Das sind doch nur Ausflüchte. Wir lassen dich nicht weg, bevor du uns eine
direkte, aufrichtige Antwort gegeben hast. Stimmst du uns zu, daß du dich
ändern, dich bessern mußt? Was willst du in dieser Hinsicht tun?
    Du mußt
deine Angelegenheiten mit Tonja, mit Marina in Ordnung bringen. Das sind
lebendige Wesen, Frauen, die imstande sind zu leiden und zu fühlen, und nicht
fruchtlose Ideen, die dir in willkürlichen Verbindungen durch den Kopf gehen.
Außerdem ist es eine Schande, daß ein Mensch wie du so sinnlos vor die Hunde
geht. Du mußt aufwachen aus Schlaf und Faulheit, du mußt Mut fassen, du mußt
dich ohne unangebrachten Hochmut, ja, ja, ohne diese unzulässige Anmaßung in
deiner Umwelt zurechtfinden, du mußt eine Arbeit aufnehmen, du mußt wieder
praktizieren.«
    »Schön,
ich will euch antworten. Ich denke in letzter Zeit oft darüber nach, darum kann
ich euch ohne Schamröte einiges versprechen. Ich denke, alles kommt in Ordnung.
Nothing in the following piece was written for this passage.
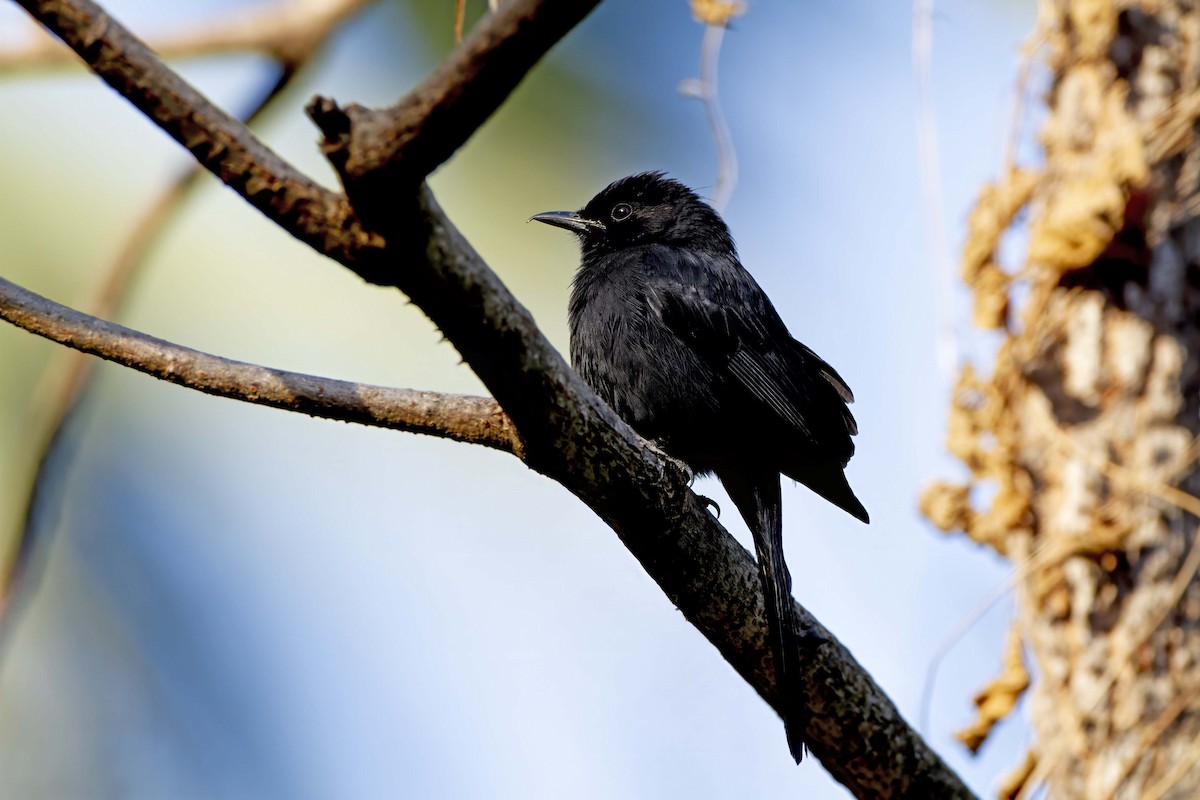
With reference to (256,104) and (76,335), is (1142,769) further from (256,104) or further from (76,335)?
(256,104)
Und zwar bald. Ihr werdet es sehen. Doch, wirklich. Alles wird besser. Ich
möchte unwahrscheinlich gern leben, und Leben bedeutet schließlich stets
vorwärtszustreben, zum Höheren, zur Vollkommenheit, und sie zu erreichen.
    Ich freue
mich, Gordon, daß du Marina verteidigst, so wie du früher Tonjas Verteidiger
warst. Aber ich habe ja keinen Zwist mit ihnen, ich führe keinen Krieg gegen
sie noch gegen sonst jemanden. Du hast mir anfangs vorgeworfen, daß sie mich
mit Sie anredet, während ich du sage, und mich beim Vor- und Vatersnamen nennt,
als ob mich das nicht auch bedrückt hätte. Aber die viel tiefere Disharmonie,
die dieser Widernatürlichkeit zugrunde lag, ist längst beseitigt, alles ist
klar, und die Gleichheit ist hergestellt.
    Ich kann
euch eine angenehme Neuigkeit wissen lassen. Ich bekomme wieder Post aus Paris.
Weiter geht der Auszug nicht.